Book Review: Binti: Home And Binti: The Night Masquerade by Nnedi Okorafor

Book: Binti: Home by Nnedi Okorafor

Published January 2017 by|164 pages

Where I Got It: I borrowed the paperback from the library

Series: Binti #2

Genre: Adult Sci-Fi

It’s been a year since Binti and Okwu enrolled at Oomza University. A year since Binti was declared a hero for uniting two warring planets. A year since she abandoned her family in the dawn of a new day.

And now she must return home to her people, with her friend Okwu by her side, to face her family and face her elders.

But Okwu will be the first of his race to set foot on Earth in over a hundred years, and the first ever to come in peace.

After generations of conflict can human and Meduse ever learn to truly live in harmony?

I liked this one!  Not as much as Binti, and I didn’t love it.  I wanted to love it, but it didn’t capture my attention the way Binti did.

I liked seeing what was going on with Binti, and the journey she took with her grandmother.  I did like seeing how much things had changed for her, and how differently people saw her because of everything that happened in the previous book.

Still, I felt like what actually happened in the book does not match up with how the book is described in the blurb.  I thought we’d be seeing more of Okwu on earth and working with humans for peace.  Instead, we get a completely different story involving Binti realizing that’s more special and different than we could ever imagine.  She’s great at math, and has alien DNA, and this novella added another element to how special Binti was.  I don’t mind when characters are super-special, but in Binti: Home, it really bothered me for some reason.
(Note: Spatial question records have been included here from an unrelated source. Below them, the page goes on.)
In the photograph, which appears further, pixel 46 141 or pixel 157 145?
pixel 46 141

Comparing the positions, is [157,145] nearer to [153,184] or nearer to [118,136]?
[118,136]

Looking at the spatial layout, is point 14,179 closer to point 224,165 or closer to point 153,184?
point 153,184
So, I felt like this one was more of an afterthought.  Binti (the first novella) felt like a pretty complete story and was pretty contained.  This one, not so much.  It somehow seemed more rushed and much more of a rough outline than the previous novella.  Even though it’s longer than Binti, I wanted more development with the characters and the world.  Particularly with this book.  It kind of makes me wonder what Okorafor would do with the idea if it had been a novel from the very beginning.

My Rating: 3 stars.  I like the character and the world she lives in.  It has a lot of potential, but I think the novella format is working against the story, because it could definitely be expanded into something a lot longer.

Book: Binti: The Night Masquerade by Nnedi Okorafor

Published January 2018 by|208 pages

Where I Got It: I borrowed the paperback from the library

Series: Binti #3

Genre: Adult Sci-Fi

The concluding part of the highly-acclaimed science fiction trilogy that began with Nnedi Okorafor’s Hugo- and Nebula Award-winning BINTI.

Binti has returned to her home planet, believing that the violence of the Meduse has been left behind. Unfortunately, although her people are peaceful on the whole, the same cannot be said for the Khoush, who fan the flames of their ancient rivalry with the Meduse.

Far from her village when the conflicts start, Binti hurries home, but anger and resentment has already claimed the lives of many close to her.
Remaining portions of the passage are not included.